Kataloński klub przeżywa kryzys wizerunkowy, o czym pisaliśmy W TYM MIEJSCU. Tym razem skupimy się na sytuacji sportowej, która też pozostawia wiele do życzenia.
Luis Enrique przed sezonem objął posadę trenera klubu, w którym znakomicie spisywał się jako zawodnik. W latach 1996-2004 rozegrał w barwach Barcelony 300 meczów, strzelił 108 goli i zdobył siedem trofeów.
Gorszy strateg
Jego kariera trenerska na razie nie obfituje w tyle sukcesów. W 2008 roku rozpoczął przygodę szkoleniową w drugiej drużynie Barcelony. Trenował ją przez trzy lata, po czym skorzystał z oferty AS Roma. W stolicy Włoch nie podołał jednak zadaniu – zakończył rozgrywki na szóstym miejscu i po sezonie pożegnano się z nim bez żalu.
Reputację odbudował w ubiegłym sezonie, w którym przeciętna Celta Vigo grała przekonujący, ofensywny futbol. Kiedy przejmował Barcelonę po Gerardo Martino, który nie zdobył żadnego trofeum, kibice i eksperci nie byli przekonani do tego wyboru.
Nieco przebudowany zespół Barcelony, chociaż nie prezentował wybitnej gry, zaczął sezon bardzo obiecująco. W lidze miał nieprawdopodobną serię ośmiu meczów bez straty gola. Trzeba jednak pamiętać, że rywale nie byli wymagający.
Oblane sprawdziany
Pierwszy poważny test przyszedł 30 września w Lidze Mistrzów – Duma Katalonii zmierzyła się na Parc des Princes z mistrzem Francji. Po emocjonującym spotkaniu PSG wygrało 3:2. Niespełna miesiąc później drużyna Enrique pojechała do Madrytu. Gran Derbi zaczęło się dobrze, bo od gola Neymara. Później jednak Real przejął inicjatywę, zdobył trzy bramki i nie pozostawił złudzeń rywalom.

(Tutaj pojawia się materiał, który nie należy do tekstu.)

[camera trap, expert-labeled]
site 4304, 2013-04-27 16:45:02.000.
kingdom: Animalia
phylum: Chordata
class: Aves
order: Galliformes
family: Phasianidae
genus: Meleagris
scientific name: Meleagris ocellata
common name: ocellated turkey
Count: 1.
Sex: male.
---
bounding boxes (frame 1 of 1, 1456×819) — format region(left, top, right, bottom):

Od tamtej pory drużynie zdarzyły się wpadki, jak choćby z Celtą (0:1), Getafe (0:0) czy w ostatniej kolejce z Realem Sociedad (0:1). "Mundo Deporivo" poinformowało, że klub postawił Enrique ultimatum – jeśli nie wygra dwóch najbliższych meczów, z Elche w Copa del Rey i Atletico Madryt w Primera Division, zostanie zwolniony.
Zarząd i trener zaprzeczają tym doniesieniom. – Ciągłość pracy trenera zależy od wyników, to jedna z rzeczy, które musisz wiedzieć, zaczynając pracę w tym zawodzie. Czuję jednak wsparcie zarządu i drużyny – poinformował Enrique.
Ujarzmić Messiego
Według hiszpańskiej prasy, kluczowi piłkarze nie popierają stylu pracy trenera, który stara się rządzić twardą ręką. Mecz z Realem Sociedad na ławce rezerwowych zaczęli Leo Messi i Neymar, co było olbrzymim zaskoczeniem.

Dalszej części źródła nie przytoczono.